Igual ao que ele disse agora – mas o bom sinal foi para o espaço, porque o IPCA (índice de preços ao consumidor ampliado) de março de 2014 foi o mais elevado dos últimos 11 anos. A presidente vai para a tevê para dizer que chove demais de um lado, seca demais de outro e, por isso... E aí o pessoal da carne vem e diz que sabe como é, a estiagem anual começou muito cedo e, então... E o padeiro da esquina explica, pela décima vez, que o dólar subiu e o trigo é argentino e, desse jeito...
Meigo demais para o meu bolso. Mais meigo ainda quando vem o Lula dizer que “temos que defender a Petrobrás com unhas e dentes” depois de ter permitido que a empresa chegasse ao ponto que chegou. As unhas e os dentes do Lula se mostraram mesmo foi na desmoralizante pizza antecipada proporcionada pela chamada base aliada. Se, antes, as CPIs acabavam em pizza, agora começam com pizza. Eu só queria saber quanto essa pizza rendeu para a base. Porque quanto custou para nós, cidadãos, eu sei: a Petrobrás.
Pensando bem, o problema é ser ex. Ex-aliado, como Eduardo Campos, que foi ministro lulista e agora ousa ser ex. Renan Calheiros o ameaçou de devassa no Ministério que comandou.
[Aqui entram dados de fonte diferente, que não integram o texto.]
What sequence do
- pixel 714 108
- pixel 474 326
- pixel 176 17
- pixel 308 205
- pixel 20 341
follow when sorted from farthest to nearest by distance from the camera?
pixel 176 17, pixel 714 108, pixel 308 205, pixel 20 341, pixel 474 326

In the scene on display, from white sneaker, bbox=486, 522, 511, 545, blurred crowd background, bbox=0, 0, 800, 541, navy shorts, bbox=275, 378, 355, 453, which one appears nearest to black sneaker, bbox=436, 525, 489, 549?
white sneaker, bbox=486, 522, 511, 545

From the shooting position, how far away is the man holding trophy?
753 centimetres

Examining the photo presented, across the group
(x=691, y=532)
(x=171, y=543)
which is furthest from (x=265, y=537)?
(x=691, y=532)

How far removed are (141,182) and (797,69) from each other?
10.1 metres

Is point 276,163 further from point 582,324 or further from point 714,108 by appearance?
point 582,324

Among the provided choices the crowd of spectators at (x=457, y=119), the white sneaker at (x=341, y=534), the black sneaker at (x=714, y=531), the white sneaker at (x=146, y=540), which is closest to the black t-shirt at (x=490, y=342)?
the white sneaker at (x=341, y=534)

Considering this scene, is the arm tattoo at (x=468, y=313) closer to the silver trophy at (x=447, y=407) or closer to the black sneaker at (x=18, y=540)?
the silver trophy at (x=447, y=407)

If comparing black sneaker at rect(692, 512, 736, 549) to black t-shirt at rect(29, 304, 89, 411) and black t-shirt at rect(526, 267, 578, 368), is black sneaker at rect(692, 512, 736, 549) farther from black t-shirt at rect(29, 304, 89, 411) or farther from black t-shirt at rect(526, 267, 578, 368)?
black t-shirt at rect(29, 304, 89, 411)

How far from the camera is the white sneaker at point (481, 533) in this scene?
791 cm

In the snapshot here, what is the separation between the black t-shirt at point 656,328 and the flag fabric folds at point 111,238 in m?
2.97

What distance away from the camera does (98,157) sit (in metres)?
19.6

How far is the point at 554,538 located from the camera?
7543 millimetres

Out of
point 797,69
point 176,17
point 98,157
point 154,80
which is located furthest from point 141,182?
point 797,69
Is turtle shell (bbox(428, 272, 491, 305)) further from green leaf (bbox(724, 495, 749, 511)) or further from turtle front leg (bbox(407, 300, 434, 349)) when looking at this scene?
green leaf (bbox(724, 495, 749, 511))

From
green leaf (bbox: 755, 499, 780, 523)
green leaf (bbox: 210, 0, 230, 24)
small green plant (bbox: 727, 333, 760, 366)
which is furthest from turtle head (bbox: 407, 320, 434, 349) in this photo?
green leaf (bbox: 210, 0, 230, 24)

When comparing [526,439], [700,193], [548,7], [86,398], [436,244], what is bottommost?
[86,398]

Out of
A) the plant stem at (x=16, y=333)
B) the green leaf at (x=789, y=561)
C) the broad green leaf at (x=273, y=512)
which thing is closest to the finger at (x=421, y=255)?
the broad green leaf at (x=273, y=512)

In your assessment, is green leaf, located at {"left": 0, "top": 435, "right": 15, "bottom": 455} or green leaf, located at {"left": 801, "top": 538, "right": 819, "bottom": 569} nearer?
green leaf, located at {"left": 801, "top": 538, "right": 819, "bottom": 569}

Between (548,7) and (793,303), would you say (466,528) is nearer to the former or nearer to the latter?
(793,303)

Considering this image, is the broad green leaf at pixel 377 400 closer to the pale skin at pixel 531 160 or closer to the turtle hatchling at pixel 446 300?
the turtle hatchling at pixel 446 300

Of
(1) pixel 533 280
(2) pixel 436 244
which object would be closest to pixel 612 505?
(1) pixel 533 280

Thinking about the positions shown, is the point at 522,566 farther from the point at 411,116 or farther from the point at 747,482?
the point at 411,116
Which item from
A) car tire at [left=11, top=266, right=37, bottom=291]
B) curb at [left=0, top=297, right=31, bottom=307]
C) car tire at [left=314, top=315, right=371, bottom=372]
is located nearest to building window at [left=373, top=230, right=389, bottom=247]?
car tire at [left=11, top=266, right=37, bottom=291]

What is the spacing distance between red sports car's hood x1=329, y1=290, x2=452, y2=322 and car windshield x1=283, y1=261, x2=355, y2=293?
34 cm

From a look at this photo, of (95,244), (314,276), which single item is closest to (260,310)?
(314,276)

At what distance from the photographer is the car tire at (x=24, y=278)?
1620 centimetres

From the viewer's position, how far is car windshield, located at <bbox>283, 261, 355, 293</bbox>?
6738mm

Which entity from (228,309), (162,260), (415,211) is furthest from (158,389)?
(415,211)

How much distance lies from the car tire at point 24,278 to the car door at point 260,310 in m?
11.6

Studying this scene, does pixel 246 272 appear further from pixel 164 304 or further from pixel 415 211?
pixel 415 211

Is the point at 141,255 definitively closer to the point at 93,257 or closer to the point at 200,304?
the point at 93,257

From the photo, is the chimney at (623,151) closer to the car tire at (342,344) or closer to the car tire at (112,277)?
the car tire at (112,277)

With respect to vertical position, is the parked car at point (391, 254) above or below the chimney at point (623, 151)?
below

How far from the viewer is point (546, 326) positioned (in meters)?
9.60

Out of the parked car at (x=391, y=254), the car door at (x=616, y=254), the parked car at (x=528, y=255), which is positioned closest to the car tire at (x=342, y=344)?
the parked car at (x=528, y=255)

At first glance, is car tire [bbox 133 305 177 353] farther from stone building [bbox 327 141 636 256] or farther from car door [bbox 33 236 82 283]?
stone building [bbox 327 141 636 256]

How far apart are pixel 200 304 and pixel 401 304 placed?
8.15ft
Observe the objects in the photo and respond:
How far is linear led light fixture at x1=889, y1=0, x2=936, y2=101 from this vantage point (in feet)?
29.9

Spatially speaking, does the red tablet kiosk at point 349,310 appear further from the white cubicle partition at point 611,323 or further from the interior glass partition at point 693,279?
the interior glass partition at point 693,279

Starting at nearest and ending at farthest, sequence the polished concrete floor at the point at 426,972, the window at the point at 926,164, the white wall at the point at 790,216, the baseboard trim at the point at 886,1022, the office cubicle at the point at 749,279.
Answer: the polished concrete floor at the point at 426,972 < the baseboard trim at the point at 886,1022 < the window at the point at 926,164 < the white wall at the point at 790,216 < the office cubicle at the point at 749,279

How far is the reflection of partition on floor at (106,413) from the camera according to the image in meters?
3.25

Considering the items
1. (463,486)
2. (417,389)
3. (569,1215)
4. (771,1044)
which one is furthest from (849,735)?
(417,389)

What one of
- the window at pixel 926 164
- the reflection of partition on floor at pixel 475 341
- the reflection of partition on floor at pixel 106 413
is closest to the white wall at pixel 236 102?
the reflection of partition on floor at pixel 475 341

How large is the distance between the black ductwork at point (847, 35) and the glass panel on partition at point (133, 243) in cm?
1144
O que o Renan sabe que a gente não sabe? A intimidade do governo. Que, pelo jeito, é mais podre do que se pensa.
E aí vem o falso ranqueamento da ONU colocando Belém como a 23ª cidade mais violenta do planeta. Mas, rapaz! O disparate é tanto que nem precisaria conferir. Mas eu fui conferir. Bem, a ONU não fez ranqueamento (nem pode; as estatísticas dependem de registro que, em países pobres ou emergentes, são muito falhos; o relatório até tem um mapa das cidades mais populosas do mundo – do Brasil, só S. Paulo aparece – mas com mais casas em branco que números). Dos dados existentes, as capitais do Panamá e de El Salvador aparecem com as maiores taxas: 53 e 52 homicídios no ano para cada grupo de 100 mil habitantes.
Agora eu gostaria de saber quem foi a alma penada que listou as 30 cidades brasileiras. Dei uma zapeada nas principais agências de notícias: nenhuma delas apresenta o tal ranqueamento. Vou mais adiante e descubro que o ranqueamento foi feito “pelo jornal O Globo com base em um documento do relatório”, informa Renan Truffi, no “Carta Capital”. Vou a O Globo: Marcelo Remigio é o nome do homem. Ele usou dois relatórios, um da ONU e um de uma ONG mexicana. Fez uma bela salada e serviu um fake, um engodo. Daí todo mundo reproduziu, sem citar a fonte (mau jornalismo, mas muito comum), dando uma aparência de verdade. Quero ver se O Globo se retrata, agora. Porque não tem ranqueamento e sequer base de dados completa no relatório da ONU.
E por falar em violência: se não forem tomadas medidas enérgicas agora, por quem de direito (leia-se Justiça Militar) o motim feito pela Polícia Militar na semana passada vai ser só um ensaio geral. Certas coisas não são meigas, motim é motim e funções de Estado são inegociáveis.
Um comentário:
Parabéns Ana, pelo jornalismo sério. Eu já havia citado aqui a tal ong mexicana.